> _Required tasks_:
[a] In the Periscope passage, on which radio program did the writer first hear "Kevin Is Gay"?
[b] Please return the part of the Periscope passage starting with "Learning afterward that" and going on through "encounter it again.", copied word for word.

> _Page text_:

■ ■ ■ ■ ■ ■ ■

She was in her mid-to-late thirties and had worked in film props on sets around New York. At the time she was on sick leave after a back injury, which explained the free time. She streamed from her apartment, sometimes from a friend’s place she was house-sitting, and often from the streets and trains. The life context was legible. Nothing felt invented for the stream.

Eventually we connected on Instagram, but that’s not the story here. What mattered was simpler: real, undemanding, non-sexual attention feels good. In a micro-attention economy, it feels enormous.

Mela mattered because she showed that Periscope could sustain healthy, lateral connection—companionship without escalation, presence without claim. That mattered later, because it proved the platform itself wasn’t the problem. It was capable of holding something gentle and durable.

That made what came next easier to recognize as different.


6. Giant Drag (Came Late, Stayed Forever)

I came to Giant Drag late.

I first heard them sometime around 2015, years after their debut. The song was “Kevin Is Gay,” and I heard it on All Things Considered on NPR. I remember stopping short. It sounded like shoegaze, but with attitude—guitars that rang and crunched at the same time, a voice that was sharp, funny, unsentimental. I thought: who on earth is this woman?

I bought the CD immediately. The record was Hearts and Unicorns. There was “This Isn’t It,” “Slayer,” and a sense that this wasn’t a novelty discovery. It didn’t feel like a phase. It felt like something I’d been missing and had finally caught up to. Ten years later, the music is still with me.

Learning afterward that the album came out in 2005 only clarified things. I hadn’t encountered Giant Drag as part of a moment or a scene. There was no social reinforcement, no sense of being early or late. The music arrived on its own terms and stayed because it deserved to. It became part of my listening life in a quiet, durable way.

That matters here, because when Annie Hardy later appeared on Periscope, she didn’t arrive as a stranger or as “a streamer.” Her voice was already familiar to me. Not biographically, not personally—but aesthetically. I knew the intelligence. I knew the precision. I knew the attitude. What I didn’t expect was where or how I’d encounter it again.

At the time, none of this felt connected. It only looks that way in retrospect. Back then, Giant Drag was just music I loved, and Periscope was just a place people killed time together. I had no reason to think those two tracks would ever overlap.

Then they did.


7. Band Car → Band House

Because the number of active streams was limited, as I have said, I spent a lot of time just cruising around the map. One night in September 2018, I landed on Annie Hardy without looking for her. The stream was called Band Car, which turned out to be exactly what it sounded like.

She was driving. Talking. Rapping. Singing into some kind of vocoder or effects chain. Swearing at other drivers. There was no Giant Drag material, no backstory, no explanation. She’d say, “Give me three words,” and then build a rap off whatever came in. I gave her words. Over and over. It never went stale. The language was filthy—relentlessly so—but also precise. The filth wasn’t sloppy; it landed because it was aimed.

■ ■ ■ ■ ■ ■ ■

> _Information shown_:

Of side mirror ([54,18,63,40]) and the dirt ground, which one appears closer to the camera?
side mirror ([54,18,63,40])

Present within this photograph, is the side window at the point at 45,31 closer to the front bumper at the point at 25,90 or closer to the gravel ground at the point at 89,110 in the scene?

■ ■ ■ ■ ■ ■ ■

> _Answer set_:
[a] All Things Considered on NPR.

[b]
Learning afterward that the album came out in 2005 only clarified things. I hadn’t encountered Giant Drag as part of a moment or a scene. There was no social reinforcement, no sense of being early or late. The music arrived on its own terms and stayed because it deserved to. It became part of my listening life in a quiet, durable way.

That matters here, because when Annie Hardy later appeared on Periscope, she didn’t arrive as a stranger or as “a streamer.” Her voice was already familiar to me. Not biographically, not personally—but aesthetically. I knew the intelligence. I knew the precision. I knew the attitude. What I didn’t expect was where or how I’d encounter it again.